#### PROVIDED ENTRIES ####

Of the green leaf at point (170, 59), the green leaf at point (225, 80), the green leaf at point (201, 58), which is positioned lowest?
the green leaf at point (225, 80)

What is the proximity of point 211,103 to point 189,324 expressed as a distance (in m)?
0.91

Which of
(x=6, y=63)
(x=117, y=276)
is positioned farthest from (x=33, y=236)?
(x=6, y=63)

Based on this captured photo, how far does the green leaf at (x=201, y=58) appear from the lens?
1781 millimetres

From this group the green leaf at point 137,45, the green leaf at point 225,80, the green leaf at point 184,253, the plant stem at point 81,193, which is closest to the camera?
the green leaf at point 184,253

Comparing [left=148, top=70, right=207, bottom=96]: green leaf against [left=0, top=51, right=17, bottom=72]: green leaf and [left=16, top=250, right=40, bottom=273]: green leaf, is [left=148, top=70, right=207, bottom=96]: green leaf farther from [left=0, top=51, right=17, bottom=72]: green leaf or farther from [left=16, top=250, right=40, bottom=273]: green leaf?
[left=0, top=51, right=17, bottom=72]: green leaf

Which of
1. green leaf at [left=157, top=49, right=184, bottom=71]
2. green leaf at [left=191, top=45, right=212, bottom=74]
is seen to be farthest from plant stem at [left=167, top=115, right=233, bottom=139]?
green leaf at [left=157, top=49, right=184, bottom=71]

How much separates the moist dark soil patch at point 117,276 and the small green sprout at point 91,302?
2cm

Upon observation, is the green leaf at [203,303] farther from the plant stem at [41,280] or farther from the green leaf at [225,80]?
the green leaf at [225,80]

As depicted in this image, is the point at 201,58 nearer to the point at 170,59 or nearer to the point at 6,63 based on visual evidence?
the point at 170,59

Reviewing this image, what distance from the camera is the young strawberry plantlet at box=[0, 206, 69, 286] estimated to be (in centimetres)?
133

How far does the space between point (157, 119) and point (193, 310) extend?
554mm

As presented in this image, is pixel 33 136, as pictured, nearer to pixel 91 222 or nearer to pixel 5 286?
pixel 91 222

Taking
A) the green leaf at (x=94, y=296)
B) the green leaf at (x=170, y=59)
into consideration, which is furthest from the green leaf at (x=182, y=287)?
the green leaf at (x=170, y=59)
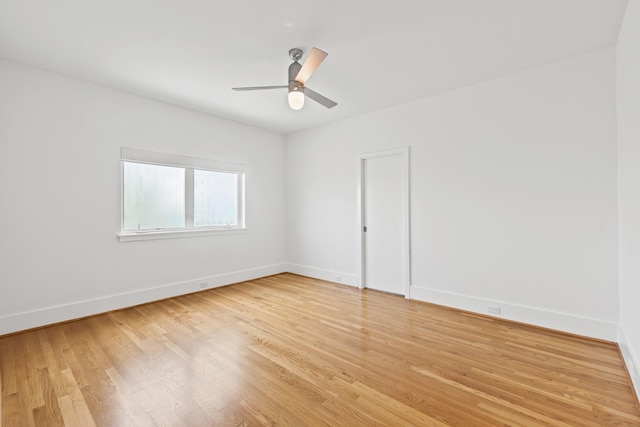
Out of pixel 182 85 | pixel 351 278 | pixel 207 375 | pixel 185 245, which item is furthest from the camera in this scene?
pixel 351 278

####

▶ _WHAT IS REQUIRED_: Copy the listing word for word, excluding its pictures.

▶ _COMPLETED EXERCISE_:
Of the green leaf at point (170, 59), the green leaf at point (225, 80), the green leaf at point (201, 58), which is positioned lowest?
the green leaf at point (225, 80)

What is the proximity of point 211,103 to point 189,324 expressed as a distance (in m)?
0.91

Which of
(x=6, y=63)
(x=117, y=276)
is positioned farthest from (x=33, y=236)?
(x=6, y=63)

Based on this captured photo, how far does the green leaf at (x=201, y=58) appear from the lens?
1781 millimetres

From this group the green leaf at point 137,45, the green leaf at point 225,80, the green leaf at point 184,253, the plant stem at point 81,193, which is closest to the camera?
the green leaf at point 184,253

Comparing [left=148, top=70, right=207, bottom=96]: green leaf against [left=0, top=51, right=17, bottom=72]: green leaf and [left=16, top=250, right=40, bottom=273]: green leaf, is [left=148, top=70, right=207, bottom=96]: green leaf farther from [left=0, top=51, right=17, bottom=72]: green leaf or farther from [left=16, top=250, right=40, bottom=273]: green leaf?
[left=0, top=51, right=17, bottom=72]: green leaf

Which of
1. green leaf at [left=157, top=49, right=184, bottom=71]
2. green leaf at [left=191, top=45, right=212, bottom=74]
is seen to be farthest from plant stem at [left=167, top=115, right=233, bottom=139]?
green leaf at [left=157, top=49, right=184, bottom=71]

How much separates the moist dark soil patch at point 117,276 and the small green sprout at point 91,302?
2cm

Upon observation, is the green leaf at [203,303] farther from the plant stem at [41,280] or farther from the green leaf at [225,80]?
the green leaf at [225,80]

As depicted in this image, is the point at 201,58 nearer to the point at 170,59 or nearer to the point at 6,63 based on visual evidence?
the point at 170,59

Reviewing this image, what distance from the camera is the young strawberry plantlet at box=[0, 206, 69, 286] estimated to be (in centimetres)?
133

How far does the space between point (157, 119) and point (193, 310) extend?
554mm

As presented in this image, is pixel 33 136, as pictured, nearer to pixel 91 222 or nearer to pixel 5 286?
pixel 91 222

Taking
A) the green leaf at (x=94, y=296)
B) the green leaf at (x=170, y=59)
into consideration, which is furthest from the green leaf at (x=182, y=287)?
the green leaf at (x=170, y=59)
Out of pixel 182 85 | pixel 351 278 | pixel 207 375 | pixel 185 245, which item is furthest from the camera in this scene?
pixel 351 278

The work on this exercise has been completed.